Paso 3: Reinicie el servidor Uvicorn El servidor Uvicorn normalmente se recarga automáticamente al cambiar el código. Si no, reinícielo manualmente. Ahora su servidor FastAPI responderá correctamente a las solicitudes OPTIONS desde el frontend.

---

Cuestionario de repaso

1. La solicitud que el navegador envía antes de la principal para verificar CORS se llama:

a) CHECK request b) Preflight request c) Handshake request

2. En Laravel moderno (11+), las configuraciones básicas de CORS se establecen principalmente en:

a) El archivo bootstrap/app.php b) El archivo .env c) El archivo routes/api.php

3. En FastAPI, para configurar CORS se utiliza:

a) El decorador @app.cors() b) La clase incorporada Security c) El middleware

4. ¿Qué valor de CORS_ALLOWED_ORIGINS es el más seguro para producción?

a) CORS_ALLOWED_ORIGINS='*' b) CORS_ALLOWED_ORIGINS=http://my-frontend.com,https://my-frontend.com c) No establecer esta variable

Verificar

---

🚀 Resumen del capítulo:

¡Se ha convertido en un "diplomático de comunicaciones interestelares"! Sus APIs ahora pueden interactuar de forma segura con aplicaciones externas, utilizando enfoques modernos y correctos. - ✅ Entendimos el mecanismo de funcionamiento de CORS y las solicitudes preflight. - 🔧 Configuramos CORS para Laravel 11+ a través del archivo .env. - ⚙️ Configuramos CORS para FastAPI usando CORSMiddleware. - 🛰️ Establecimos con éxito la conexión entre el frontend y el backend.
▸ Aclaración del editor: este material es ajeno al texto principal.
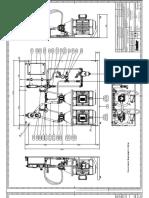 H-5125610-3D251-R2.pdf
El puente de comunicación está construido y protegido. Ahora podemos pensar en cómo permitir que solo "personal autorizado" utilice este puente.

📌 Verificación:

• El criterio principal de éxito es la ausencia de errores CORS en la consola del navegador al solicitar datos desde el frontend.
• En la pestaña "Network" (Red) de las herramientas del desarrollador, puede ver dos solicitudes a su API: la primera con el método OPTIONS (estado 200/204) y la segunda con el método GET (estado 200). Esta es una demostración clara del funcionamiento de CORS.